Rendue chez M. Bld. [Blondel] un peu avant onze heures, je suis montée aux bureaux. Cott. [Cottereau] y est entré peu après, revenant d’avec le maître qu’il alla aussitôt avertir de ma présence ; je fus introduite. Le magistrat, plus grave que je ne l’avais encore vu, m’a dit : « Madame, l’affaire a souffert, comme je l’avais prévu, beaucoup de difficultés au Comité (je n’en crois pas un mot, mais j’ai fait tout comme) : on ne pouvait imaginer convenable de donner à M. de Calonne l’avis d’écrire, lorsqu’il n’avait pas été consulté. Mais vous eussiez été continuellement ballottée de l’un à l’autre, j’ai bataillé, je l’ai emporté.

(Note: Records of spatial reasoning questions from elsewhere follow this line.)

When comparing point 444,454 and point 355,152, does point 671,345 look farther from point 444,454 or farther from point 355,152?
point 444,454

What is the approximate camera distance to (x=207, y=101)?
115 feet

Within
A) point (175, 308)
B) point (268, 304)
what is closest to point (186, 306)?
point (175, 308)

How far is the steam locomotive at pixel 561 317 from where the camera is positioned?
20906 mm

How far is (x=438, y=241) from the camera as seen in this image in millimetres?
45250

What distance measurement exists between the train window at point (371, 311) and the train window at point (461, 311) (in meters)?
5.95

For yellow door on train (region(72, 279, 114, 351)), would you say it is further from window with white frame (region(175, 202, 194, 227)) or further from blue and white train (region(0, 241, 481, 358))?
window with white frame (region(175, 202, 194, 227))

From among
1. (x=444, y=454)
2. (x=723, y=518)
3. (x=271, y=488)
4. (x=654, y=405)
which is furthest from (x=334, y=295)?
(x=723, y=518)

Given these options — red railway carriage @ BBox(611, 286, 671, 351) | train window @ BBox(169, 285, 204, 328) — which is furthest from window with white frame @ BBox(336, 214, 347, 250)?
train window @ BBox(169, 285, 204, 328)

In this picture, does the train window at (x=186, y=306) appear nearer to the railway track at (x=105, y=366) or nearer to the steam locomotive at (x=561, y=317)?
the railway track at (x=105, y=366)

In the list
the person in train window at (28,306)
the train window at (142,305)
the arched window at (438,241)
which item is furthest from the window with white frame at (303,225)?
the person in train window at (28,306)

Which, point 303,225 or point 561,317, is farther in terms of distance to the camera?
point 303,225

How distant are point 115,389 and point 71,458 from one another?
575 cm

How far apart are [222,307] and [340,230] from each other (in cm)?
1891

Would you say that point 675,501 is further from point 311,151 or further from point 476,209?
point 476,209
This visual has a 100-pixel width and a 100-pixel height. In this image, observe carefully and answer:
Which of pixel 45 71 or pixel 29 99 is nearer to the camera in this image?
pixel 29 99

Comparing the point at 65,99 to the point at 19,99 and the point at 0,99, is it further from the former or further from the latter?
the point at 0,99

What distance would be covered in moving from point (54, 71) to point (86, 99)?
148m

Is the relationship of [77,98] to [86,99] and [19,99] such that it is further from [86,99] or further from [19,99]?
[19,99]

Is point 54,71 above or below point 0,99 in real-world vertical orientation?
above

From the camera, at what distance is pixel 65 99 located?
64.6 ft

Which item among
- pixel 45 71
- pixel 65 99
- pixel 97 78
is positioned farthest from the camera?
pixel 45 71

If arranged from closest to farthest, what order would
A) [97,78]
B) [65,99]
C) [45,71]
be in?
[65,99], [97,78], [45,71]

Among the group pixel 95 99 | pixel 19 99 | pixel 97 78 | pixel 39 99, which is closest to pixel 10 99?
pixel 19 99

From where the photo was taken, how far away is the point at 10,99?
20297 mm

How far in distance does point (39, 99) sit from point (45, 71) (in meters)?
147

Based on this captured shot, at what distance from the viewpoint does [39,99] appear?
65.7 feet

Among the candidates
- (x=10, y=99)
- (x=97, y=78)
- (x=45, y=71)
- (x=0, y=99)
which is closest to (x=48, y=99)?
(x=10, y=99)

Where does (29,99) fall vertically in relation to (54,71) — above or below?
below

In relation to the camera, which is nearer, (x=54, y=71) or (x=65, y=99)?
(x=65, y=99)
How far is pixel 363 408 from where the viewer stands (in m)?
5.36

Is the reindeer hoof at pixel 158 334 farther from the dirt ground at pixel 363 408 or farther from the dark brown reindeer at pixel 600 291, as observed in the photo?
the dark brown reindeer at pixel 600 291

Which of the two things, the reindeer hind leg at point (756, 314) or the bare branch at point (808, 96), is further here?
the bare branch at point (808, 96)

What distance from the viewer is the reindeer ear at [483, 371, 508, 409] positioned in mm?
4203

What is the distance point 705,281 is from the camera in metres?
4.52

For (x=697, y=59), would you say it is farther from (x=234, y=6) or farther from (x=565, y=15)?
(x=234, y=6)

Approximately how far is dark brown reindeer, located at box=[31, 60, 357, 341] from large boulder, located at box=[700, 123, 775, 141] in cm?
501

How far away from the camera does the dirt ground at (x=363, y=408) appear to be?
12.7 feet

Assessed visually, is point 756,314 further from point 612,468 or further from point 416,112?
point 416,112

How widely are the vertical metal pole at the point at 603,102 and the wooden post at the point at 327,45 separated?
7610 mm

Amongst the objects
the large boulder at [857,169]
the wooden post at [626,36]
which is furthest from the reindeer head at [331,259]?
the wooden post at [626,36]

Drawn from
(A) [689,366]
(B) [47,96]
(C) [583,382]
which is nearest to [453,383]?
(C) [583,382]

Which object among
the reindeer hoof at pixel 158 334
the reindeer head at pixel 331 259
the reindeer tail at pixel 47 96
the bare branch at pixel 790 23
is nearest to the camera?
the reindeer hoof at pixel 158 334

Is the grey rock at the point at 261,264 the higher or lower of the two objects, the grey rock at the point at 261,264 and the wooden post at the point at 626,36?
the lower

J’ai fait une lettre que pourtant je n’ai pas lue au Comité, crainte de nouvelles objections, et, travaillant hier avec M. de Calonne, j’ai saisi le

  1. Le Baron François de Zach, astronome ; né en Hongrie, il avait quitté le service de l’Autriche pour passer à Londres. Il devint plus tard directeur de l’observatoire de Gotha. Il était alors lié avec Broussonnet, Bosc, Lanthenas, fut mis par eux en relations avec les Roland, et s’occupa à cette époque, sans succès d’ailleurs, de faire nommer Roland membre de la Société royale de Londres. — Voir Appendice H, « Les Académies ». Cf Lettre à Bosc du 18 décembre 1786, et à Bancal du 27 janvier 1791, et Mémoires, II, 251.
  2. Ms. 6239, fol. 58-59.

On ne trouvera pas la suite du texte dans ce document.